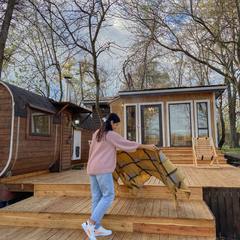 Парк-отель Добрая река, Тахтамукайский район, Республика Адыгея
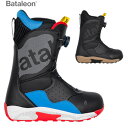 【予約商品】25-26 BATALEON ブーツ TWIST: 正規品/メンズ/バタレオン/バタリオン/靴/スノボ/snow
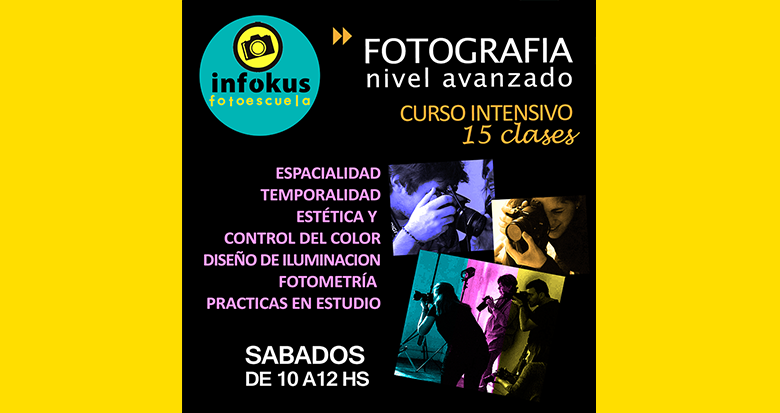 Infokus- Fotoescuela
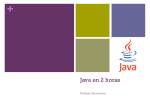 Introducción a Java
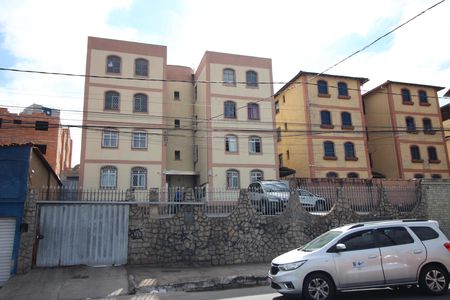 Apartamento à venda com 57m², 2 quartos e 1 vagaFachada / Plaquinha Instalada 24/10/2025 KNVW-439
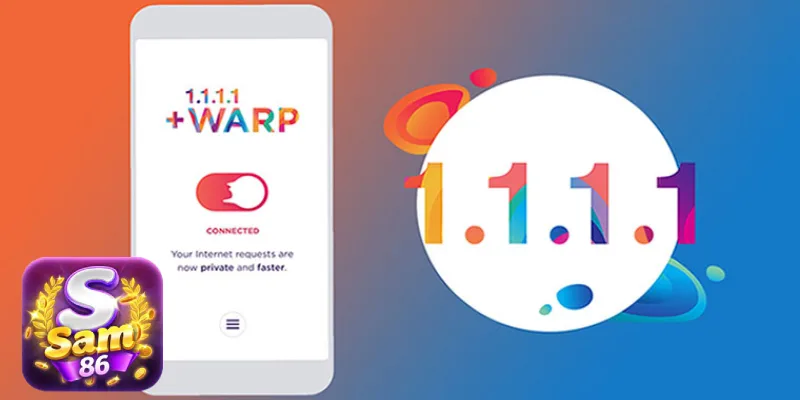 Sử dụng phần 1.1.1.1 vào cổng game không sợ bị chặn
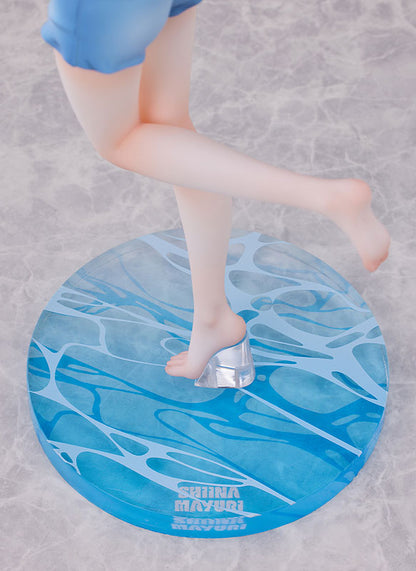 Steins;Gate Mayuri Shiina Swimsuit Ver. 1/7 Figure - Image 13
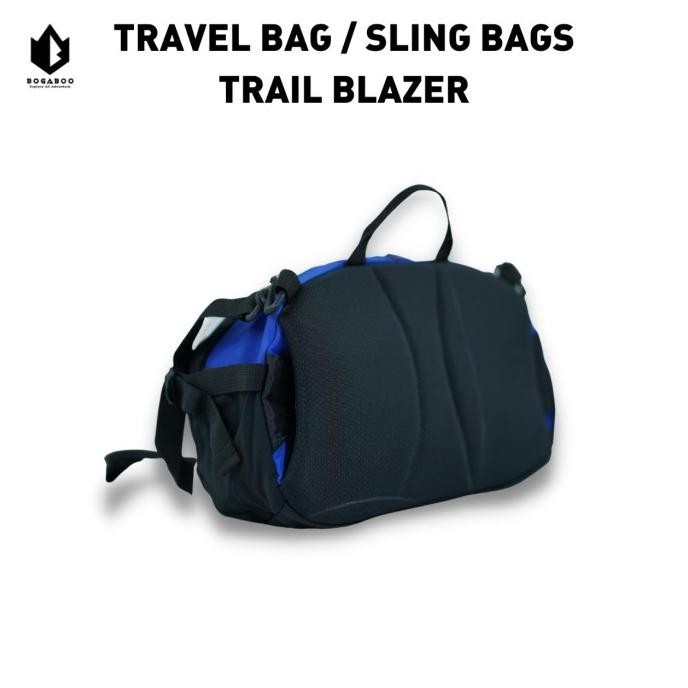 Tas Slempang Tnf Trailblazer - Verto - Waist Bag - Tas Ang Shp26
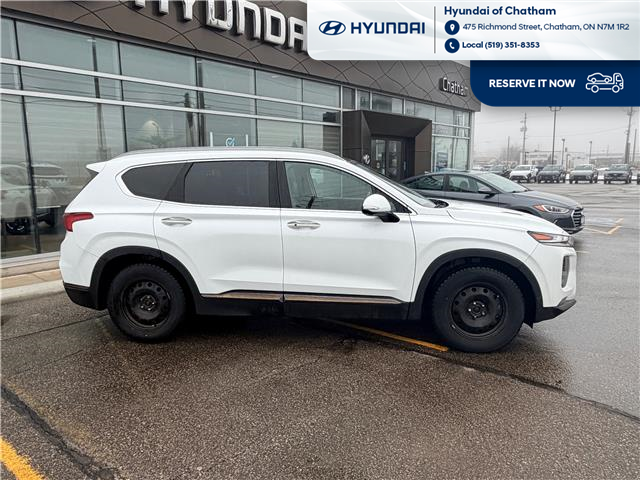 2020 Hyundai Santa Fe Luxury 2.0 (Stk: 6B002B) in Chatham - Image 4 of 23 2020 Hyundai Santa Fe Luxury 2.0 (Stk: 6B002B) in Chatham - Image 4 of 23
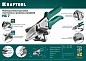 KRAFTOOL MC-7 Угловые ножницы для пластмассовых и резиновых профилей (23372)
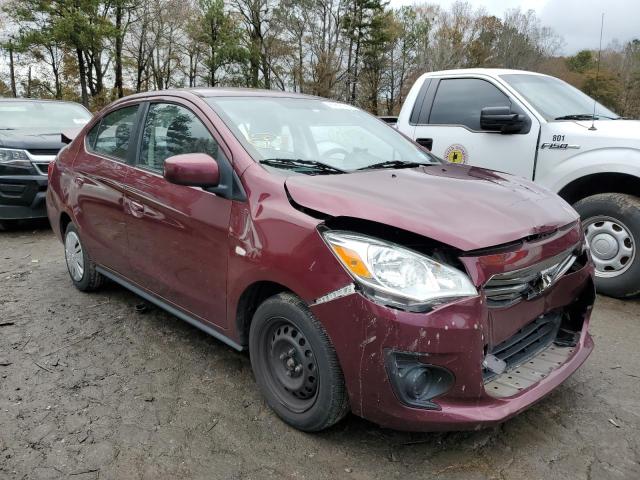 Photo 4 from auction – 2019 MITSUBISHI MIRAGE G4 with VIN ML32F3FJ0KHF15065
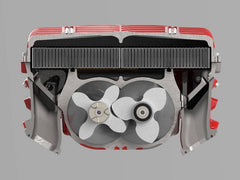 Whipple Camaro ZL1 / CTS-V Supercharger - angle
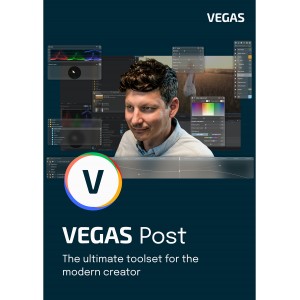 VEGAS Post 19 | Digital (ESD/EU) VEGAS Post 19 | Digital (ESD/EU)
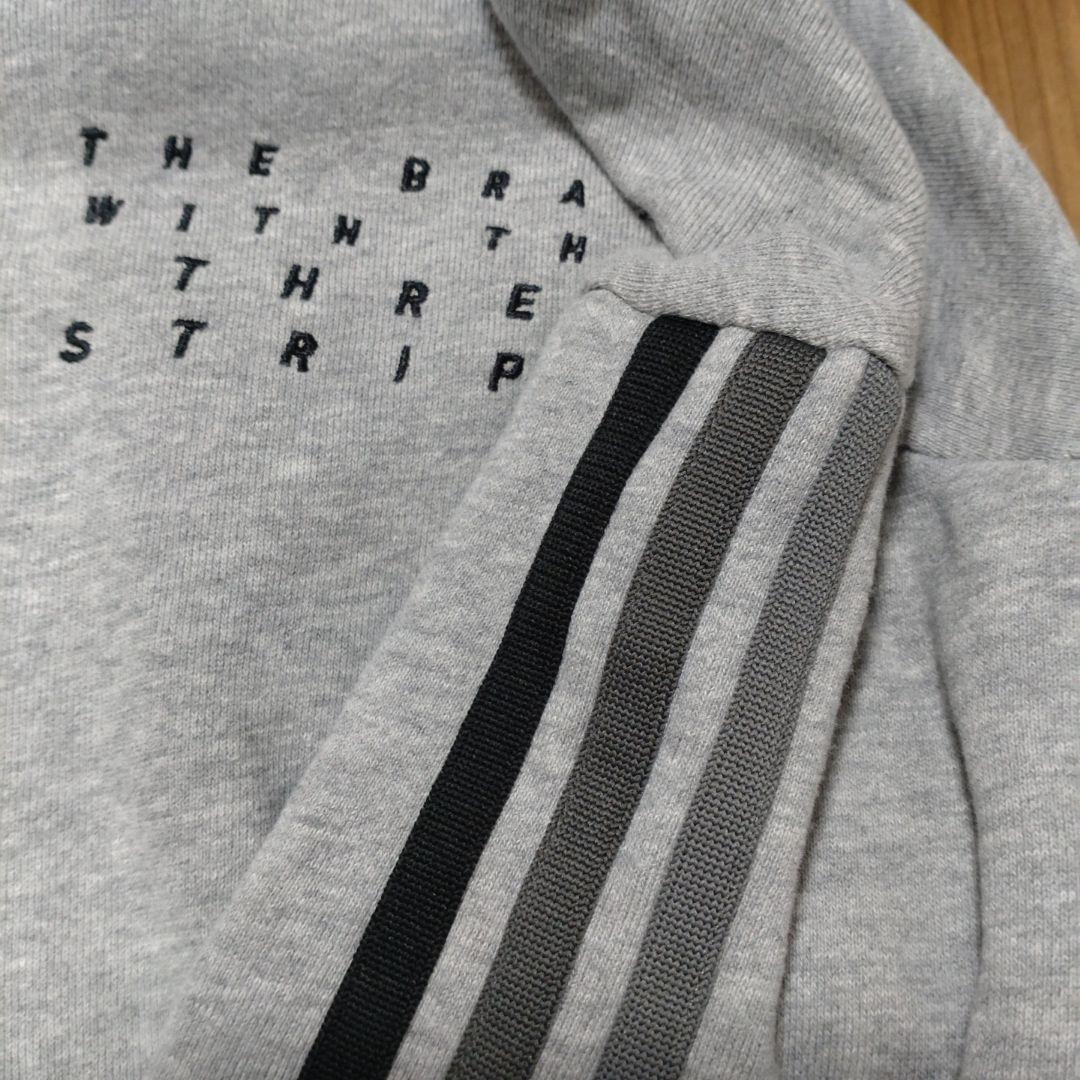 adidas トレーナー/パーカー/パンツ/中綿ベストセット まとめ売り合計8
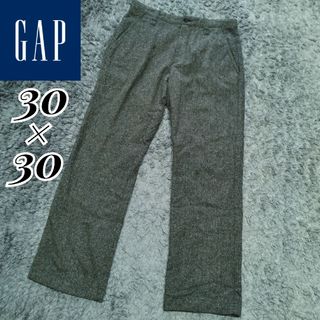 ギャップ(GAP)のOLD　GAP　オールドギャップ　90s　ウールパンツ　スラックスパンツ(スラックス)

_Task brief_
Rewrite all of the records above, changing every "Image" to "Picture" and leaving everything else unchanged. Leave the pictures out of your answer.

_Result of this exercise_
 Парк-отель Добрая река, Тахтамукайский район, Республика Адыгея
 【予約商品】25-26 BATALEON ブーツ TWIST: 正規品/メンズ/バタレオン/バタリオン/靴/スノボ/snow
 Infokus- Fotoescuela
 Introducción a Java
 Apartamento à venda com 57m², 2 quartos e 1 vagaFachada / Plaquinha Instalada 24/10/2025 KNVW-439
 Sử dụng phần 1.1.1.1 vào cổng game không sợ bị chặn
 Steins;Gate Mayuri Shiina Swimsuit Ver. 1/7 Figure - Picture 13
 Tas Slempang Tnf Trailblazer - Verto - Waist Bag - Tas Ang Shp26
 2020 Hyundai Santa Fe Luxury 2.0 (Stk: 6B002B) in Chatham - Picture 4 of 23 2020 Hyundai Santa Fe Luxury 2.0 (Stk: 6B002B) in Chatham - Picture 4 of 23
 KRAFTOOL MC-7 Угловые ножницы для пластмассовых и резиновых профилей (23372)
 Photo 4 from auction – 2019 MITSUBISHI MIRAGE G4 with VIN ML32F3FJ0KHF15065
 Whipple Camaro ZL1 / CTS-V Supercharger - angle
 VEGAS Post 19 | Digital (ESD/EU) VEGAS Post 19 | Digital (ESD/EU)
 adidas トレーナー/パーカー/パンツ/中綿ベストセット まとめ売り合計8
 ギャップ(GAP)のOLD　GAP　オールドギャップ　90s　ウールパンツ　スラックスパンツ(スラックス)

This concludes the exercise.